Sant Martí de Tous, near the region of Conca de Barberà, is an age-old town that grew up around its castle. It is well worth visiting its streets and, of course, the castle. It seems that a few centuries ago its halls were walked by figures such as Wilfred the Hairy and Abbot Oliba and is still occupied today, but it opens its doors to visitors on certain days and also by prior arrangement. And, as we mentioned, a great time to discover the town and its most emblematic building is the first week of July, when the Festival of Legends of Catalonia (FesLleCat) is held. You’ll hear popular stories and legends from the country in different artistic forms.
Later on you’ll go to Òdena to visit Caves Bohigues, dating back to 1542. They make wines and cavas in a magnificent estate, Can Macià, listed as a site of historical and artistic interest, with a central country house surrounded by the winery and the cellars. You’ll discover its long history as well as the process of transforming wine into cava.
For lunch you can go to the Rec neighbourhood in Igualada, the capital of the region. We’ve chosen Somiatruites, a restaurant located in a former tannery and renovated by the architect Xavier Andrés. The chef is David Andrés, the current chef de cuisine of the 3-star Michelin restaurant ABaC in Barcelona. The menu combines quality local products with avant-garde cuisine.
You can stay in Igualada and explore a unique museum, dedicated to the muleteers. Only a few decades ago transporting goods was slow and hard. Muleteers made trade in products and information possible between country houses, villages and towns, and in many areas they played a very important role in the region’s commercial development. At the Museu del Traginer you’ll learn all about this trade and its evolution. Antoni Ros’ collection forms the basis of the museum, which is divided into three floors where, among many exhibits, you’ll see around 40 carriages.

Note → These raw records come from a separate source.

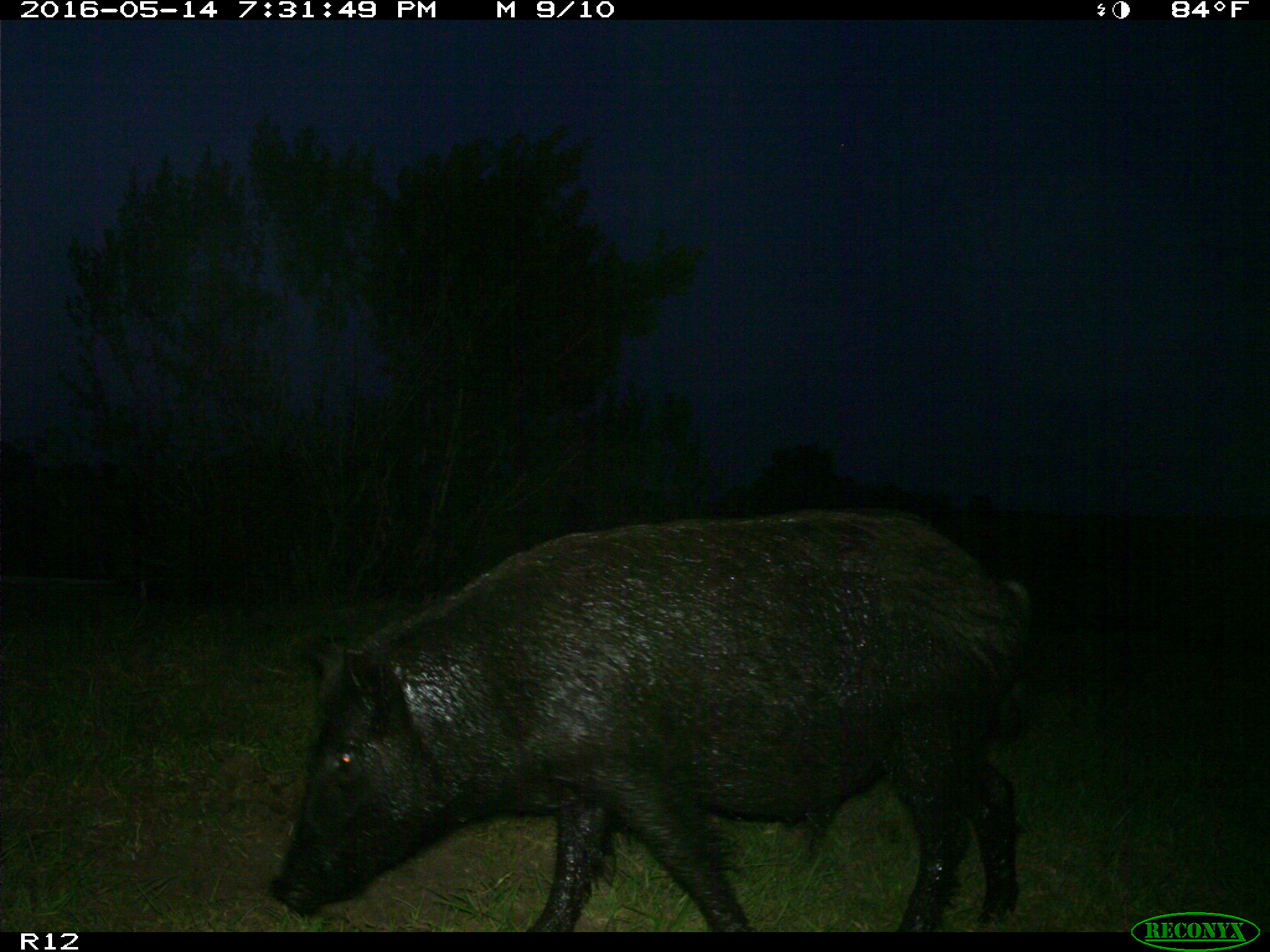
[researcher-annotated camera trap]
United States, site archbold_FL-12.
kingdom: Animalia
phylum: Chordata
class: Mammalia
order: Artiodactyla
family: Suidae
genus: Sus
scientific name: Sus scrofa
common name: wild boar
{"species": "Sus scrofa (wild boar)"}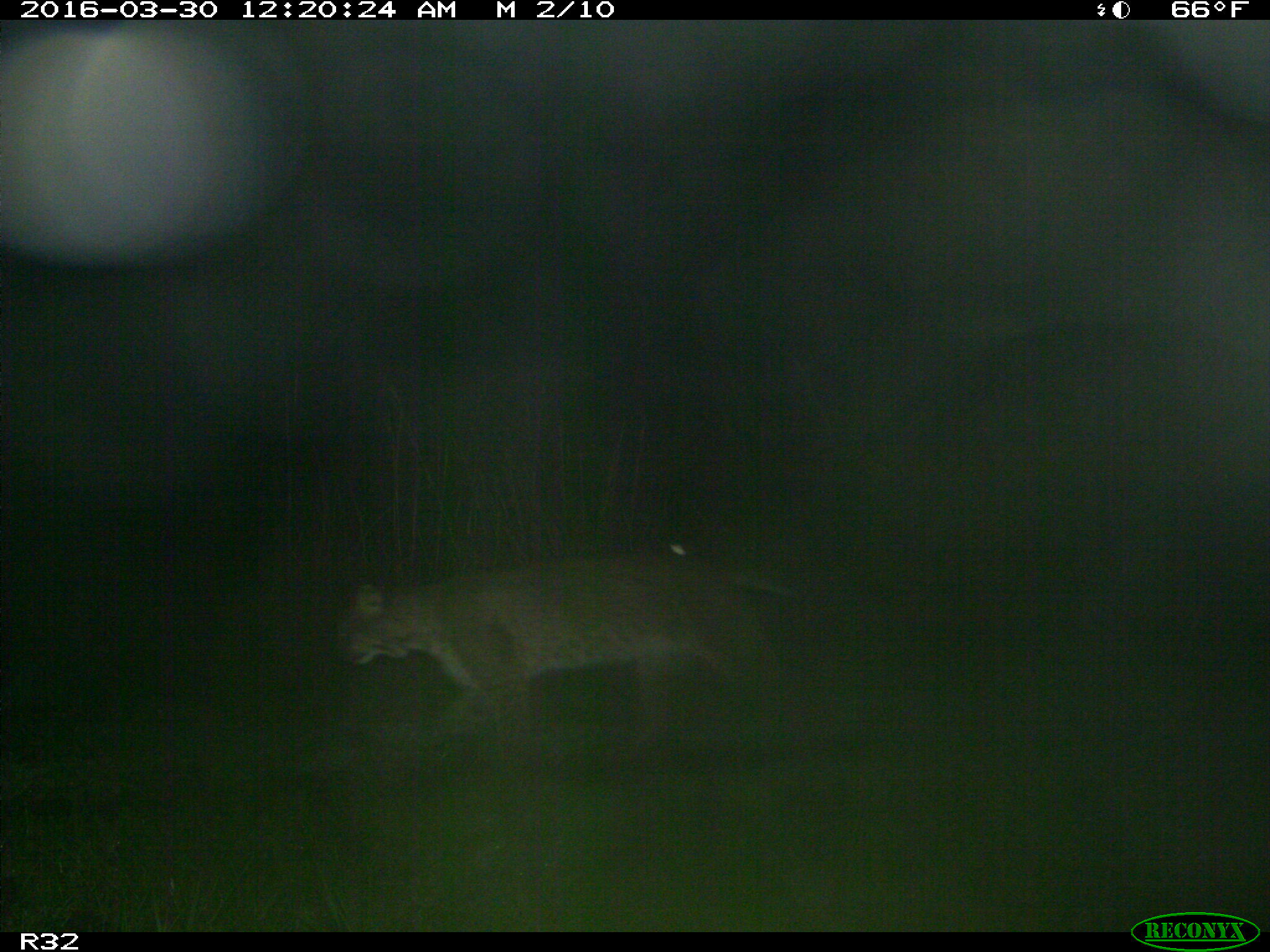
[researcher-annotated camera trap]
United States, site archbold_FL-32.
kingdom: Animalia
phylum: Chordata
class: Mammalia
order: Carnivora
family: Felidae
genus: Lynx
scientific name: Lynx rufus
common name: bobcat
Lynx rufus (bobcat).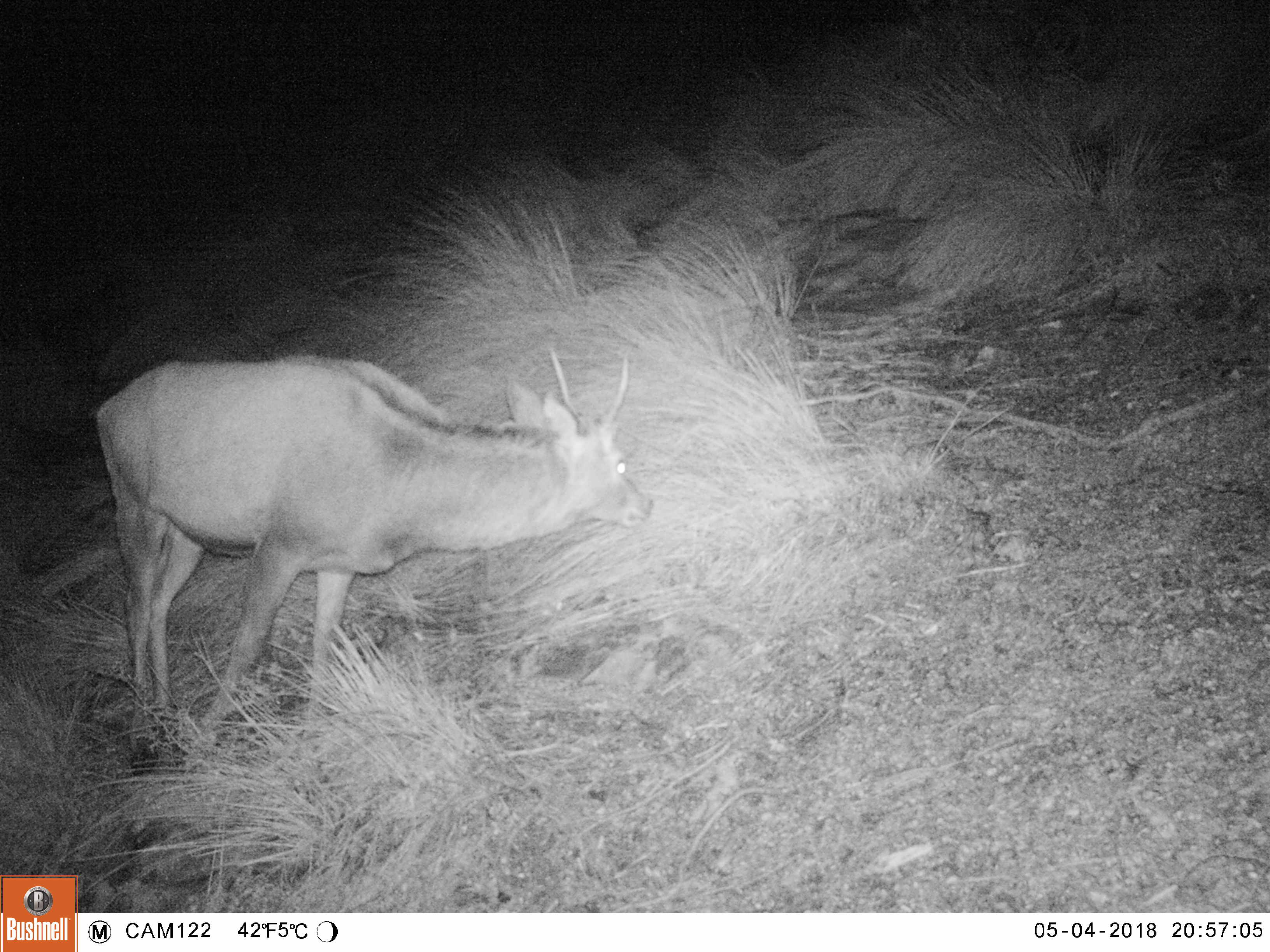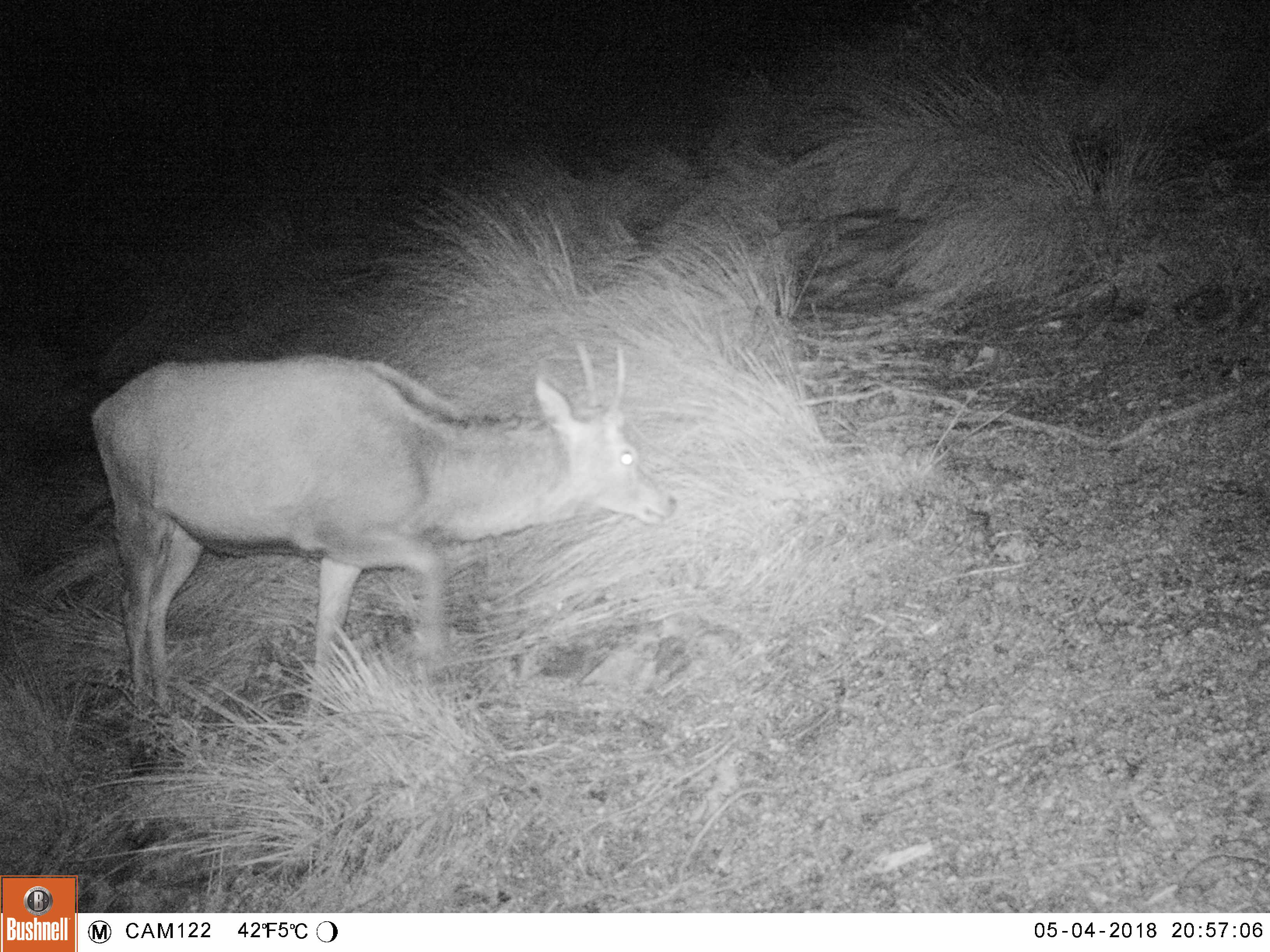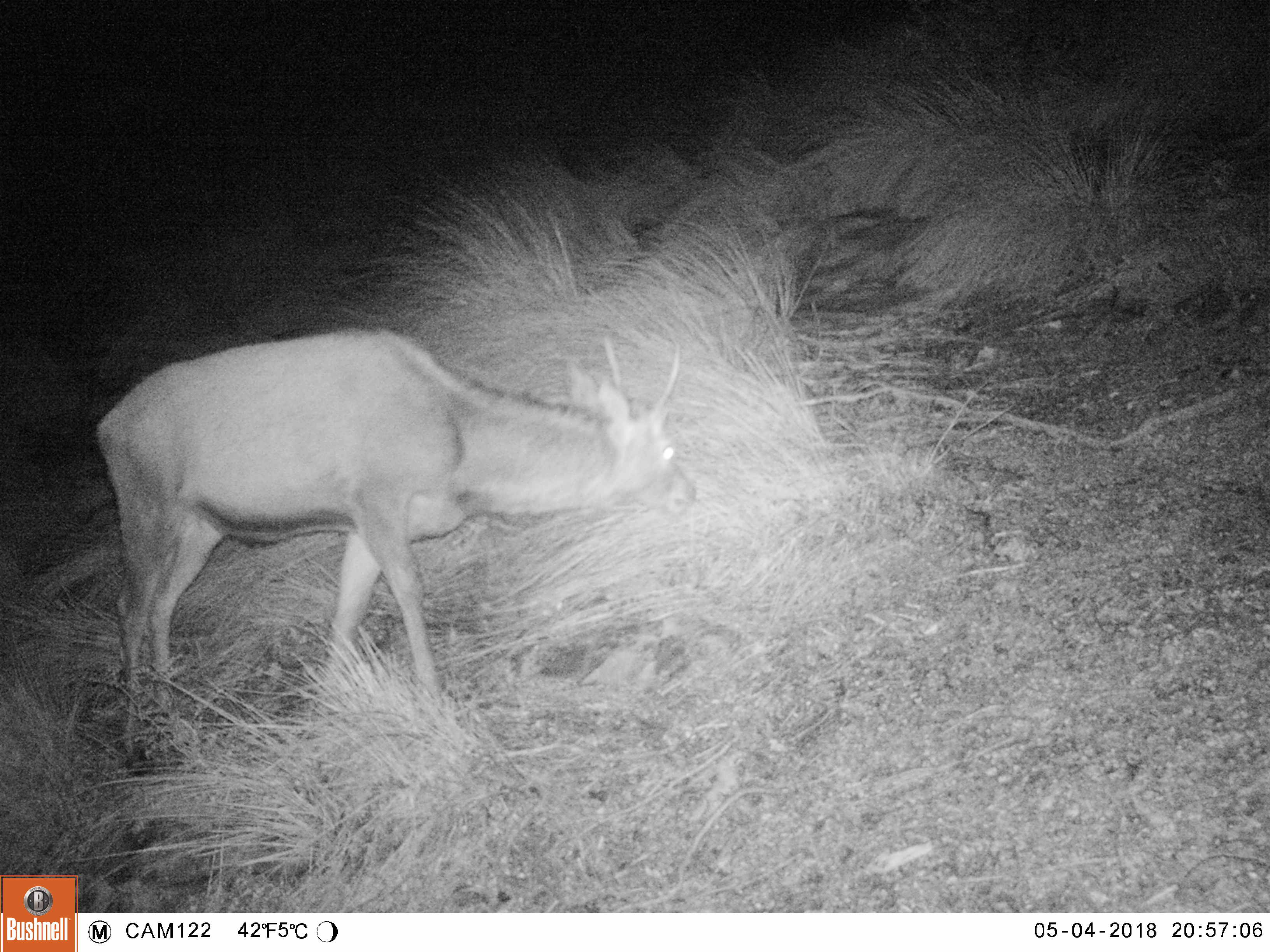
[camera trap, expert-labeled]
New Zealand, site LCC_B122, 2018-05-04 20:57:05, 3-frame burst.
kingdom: Animalia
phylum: Chordata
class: Mammalia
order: Artiodactyla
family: Cervidae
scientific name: Cervidae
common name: deer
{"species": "deer (Cervidae)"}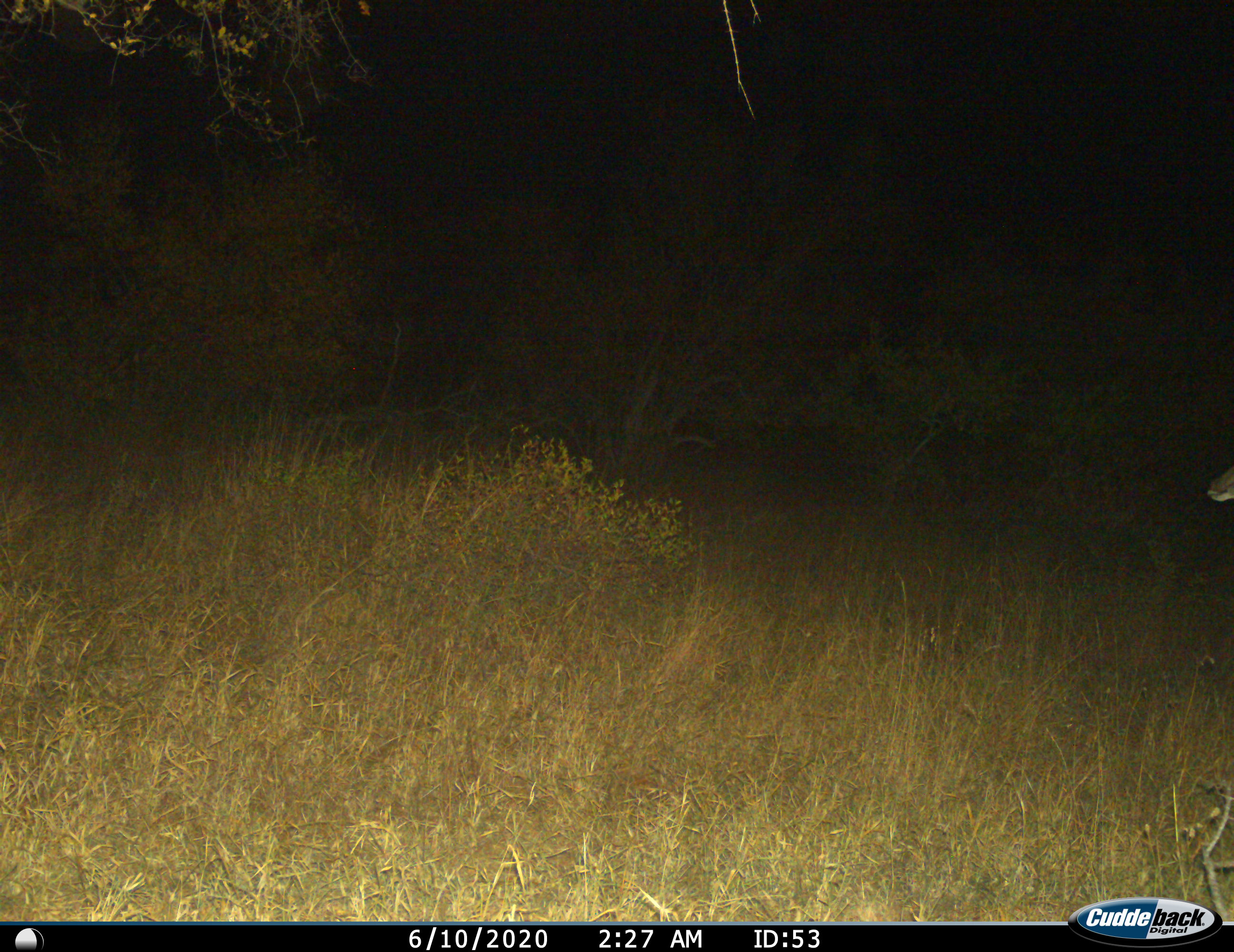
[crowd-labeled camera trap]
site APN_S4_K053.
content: unidentified animal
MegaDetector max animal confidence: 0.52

Time is running out but there is still a final visit to the Railhome BCN, also known as the Museu del Tren Miniatura. There you’ll find one of the biggest and most detailed railway models in Europe and reproductions of hundreds of engines from all periods alongside original material from railway companies from around the world. A museum not to be missed if as a child, or perhaps also as an adult, you played with tracks and engines, or simply if you love the world of trains.
Tracing its origins back to 1949 and located in industrial heritage Rec neighbourhood, the Igualada leather museum was first opened in the 1990s in the old 19th century Cal Boyer cotton factory. It offers four circuits: Man and water, From the pit to the pumps, Leather in history and The world of leather. The other centre is set in the old 18th century Cal Granotes tannery, in which you can learn everything about the tanning process in the preindustrial era.
A popular destination for school trips and attracting more than 30,000 people every year, the Capellades Paper Mill Museum is also worth visiting for adults. Inaugurated in 196 in one of the town’s 7th century mills, the museum has a collection illustrating 7 centuries of paper production and culture through visits and workshops. The mill still generates half of its income from the sale of paper made using traditional techniques.
Rather than amenities, castles are monuments, and this is one of 13 castles run by the History Museum of Catalonia. With more than 1,000 years of history, Claramunt Castle is one of the icons of the region, one of the most spectacular forts in the country and the main attraction of the region’s Border Castle Trail. Access is on foot, but the 25 minute walk to the top of the hill will be well rewarded. The trail also includes the castles of Òdena, Tossa, Miralles and Vilademàger.